Das Mauritshuis in Den Haag wird in diesem Jahr 200 Jahre alt. Das Haus besitzt mit Vermeers „Das Mädchen mit dem Perlenohrring“ ein Zugpferd von internationalem Rang. Doch mit Prinz Johan Maurits hat es auch einen problematischen Namenspaten, der in den Handel mit Sklaven verwickelt war.
Die Literatur hat sich als kostspielig für das Mauritshuis in Den Haag erwiesen. Nachdem der Roman „Das Mädchen mit dem Perlenohrring“ von Tracy Chevalier zum Bestseller und die Verfilmung mit Scarlett Johannsen zum Blockbuster geworden sind, wurde das Museum geradezu belagert. Für Johannes Vermeers Gemälde war schnell das unbeholfene Attribut „Mona Lisa des Nordens“ geboren. Und die beschauliche Gemäldegalerie war dem Andrang nicht mehr gewachsen.
Also hat der niederländische Staat kurzerhand beschlossen, das Mauritshuis in Den Haag um einen – längst überfälligen – Erweiterungsbau zu ergänzen. Eine Entscheidung, die sich als goldrichtig erwiesen hat, denn zwischenzeitlich war eine zweite Welle weltweiter Zuneigung angerollt. Grund war diesmal Donna Tartts Roman „The Goldfinch“ („Der Distelfink“) der Grund, ein Roman, für den die Autorin den Pulitzer Prize erhalten hat. Wieder steht ein Gemälde im Mittelpunkt des Plots, diesmal ist es eines von Carel Fabritius. Und wieder hängt es im Mauritshuis in Den Haag.

● Erfasste Daten
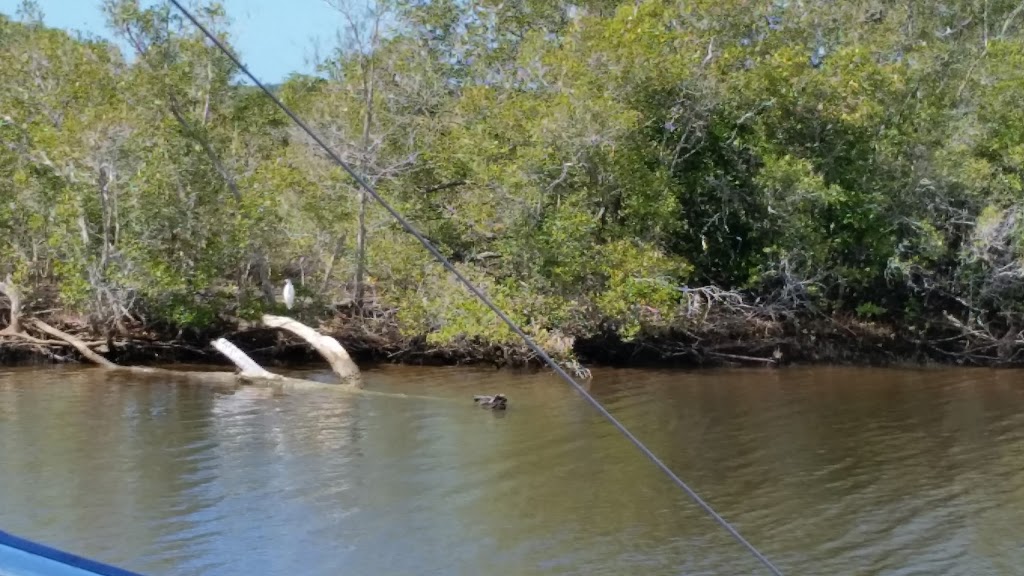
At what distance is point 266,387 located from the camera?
57.9ft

● Aufgabenstellung
(A) Welches Attribut wurde laut Textauszug für Vermeers Gemälde schnell geboren?
(B) Schreiben Sie aus dem Textauszug den Abschnitt wortgetreu nieder, der mit den Worten „Die Literatur hat“ beginnt und mit „nicht mehr gewachsen.“ endet.
Die Zeilen haben keinen Bezug zum Textauszug.

● Lösungen
(A) „Mona Lisa des Nordens“

(B)
Die Literatur hat sich als kostspielig für das Mauritshuis in Den Haag erwiesen. Nachdem der Roman „Das Mädchen mit dem Perlenohrring“ von Tracy Chevalier zum Bestseller und die Verfilmung mit Scarlett Johannsen zum Blockbuster geworden sind, wurde das Museum geradezu belagert. Für Johannes Vermeers Gemälde war schnell das unbeholfene Attribut „Mona Lisa des Nordens“ geboren. Und die beschauliche Gemäldegalerie war dem Andrang nicht mehr gewachsen.